Monday, March 29, 2010

The Rescuer


"She had a thing for stray dogs and I am not talking about the one with four legs". So many women are guilty of falling in LOVE with the wrong man. What about our choices in men going as far that it cost us our life?

I watched an interesting story about a 21 year old young woman who always got involved with men who "needed her help". The young women's mother spoke for her because she is now dead. The young lady's mom warned her daughter of the type of men that she LOVED so much would get her into trouble. Mom described her daughter as LOVING and would help anyone. But mom said her down fall was LOVING the wrong men.

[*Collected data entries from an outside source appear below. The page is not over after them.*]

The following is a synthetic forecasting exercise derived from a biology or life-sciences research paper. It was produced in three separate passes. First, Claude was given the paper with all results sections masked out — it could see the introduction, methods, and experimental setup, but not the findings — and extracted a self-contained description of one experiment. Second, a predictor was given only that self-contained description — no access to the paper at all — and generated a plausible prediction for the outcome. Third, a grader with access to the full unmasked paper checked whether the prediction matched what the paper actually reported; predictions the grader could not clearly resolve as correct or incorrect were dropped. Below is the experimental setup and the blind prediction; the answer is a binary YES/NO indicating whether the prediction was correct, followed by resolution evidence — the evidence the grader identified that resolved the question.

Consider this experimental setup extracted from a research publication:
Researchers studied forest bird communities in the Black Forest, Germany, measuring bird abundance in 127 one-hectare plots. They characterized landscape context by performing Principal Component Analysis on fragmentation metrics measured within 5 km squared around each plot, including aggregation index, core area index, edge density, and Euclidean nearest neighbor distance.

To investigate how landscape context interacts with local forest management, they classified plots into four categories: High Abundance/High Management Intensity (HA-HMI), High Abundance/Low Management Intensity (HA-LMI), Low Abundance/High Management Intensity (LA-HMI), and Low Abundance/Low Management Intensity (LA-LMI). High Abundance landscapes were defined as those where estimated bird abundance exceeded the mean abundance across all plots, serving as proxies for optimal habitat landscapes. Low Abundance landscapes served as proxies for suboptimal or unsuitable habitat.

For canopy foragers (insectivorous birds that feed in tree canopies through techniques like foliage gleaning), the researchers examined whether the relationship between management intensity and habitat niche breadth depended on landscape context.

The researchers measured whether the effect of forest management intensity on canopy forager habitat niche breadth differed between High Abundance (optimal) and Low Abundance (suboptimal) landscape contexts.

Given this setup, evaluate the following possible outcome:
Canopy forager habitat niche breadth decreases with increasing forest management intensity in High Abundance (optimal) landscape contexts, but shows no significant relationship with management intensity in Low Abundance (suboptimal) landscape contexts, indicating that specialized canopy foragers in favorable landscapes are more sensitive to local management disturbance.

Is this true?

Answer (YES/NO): NO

That haunting night that ended her life was said to have started with the young lady and the guy going to a party and some say maybe a dinner that led to going back to his place. That is where he would take her life. The reason is unknown and his lawyers are even saying that another women helped him with the killing. What we do know is he was a guy who saw himself as a gangster. He sold drugs and was addicted to cocaine. Now I know some woman would say that's why I don't date thugs. Well he was also a full time business major! This is why we have to get past images and get to the core of the men we deal with. The young lady met this guy at school. One would think her big heart and wanting to help him led to her death. I disagree. I think her need to be with someone who "needed" her is what led to her death.

This personality type is called The Rescuer. A rescuer is the type of romantic personality that only dates men who need to be saved. The men who is between jobs. Lives at home, but has no real plans of leaving. The co-dependent type of men who need other woman to help them function in life. Just like a nurse. The woman are the nurses and the men are the walking wounded. These types of women think they will change these men so they can live productive lives. But reality is these men are co-dependent on their women. That is their LOVE subsitute. Feeling needed makes the woman feel LOVED and desired. This false sense of security makes them stay in an unhealthy relationship.

Men who are a danger to who we are need to not be in our life! Of course high insight is 20/20 and the women who lost their life or part of it would change everything knowing what they know now. But what about before the drama and sad ending? Take the time to find out why you are attracted to men who will drain the life out of you. I know this first hand because I was there.

I have never been in a serious relationship. I just felt like my mission is to follow GOD and that should be my main focus. Until marriage enjoy my youth and have fun. So I had some healthy qualities. But I would attract wounded men. The fact that I am a chubby girl I felt I needed to be happy with whoever wanted me. What a sad space to be in. So I would be friends with guys who had no direction and needed my help. Him needing me gave me an ego boost. The men I was friends with thought I was smart and had it together. Too bad I did not think so. I believe GOD puts people in our life to teach us something about our self. I realized I did not have to settle. Being single and having peace of mind is better than having a "friend" with drama! Or worst losing everything I worked so hard for.

My prayer is that women(and men) learn a valuable lesson from this young woman who lost her life. The only person you can save is yourself! The sad part is she was trying to save someone and could not save herself in the end. The irony! I pray peace and healing to her family. May she rest in peace and her death not be in vain!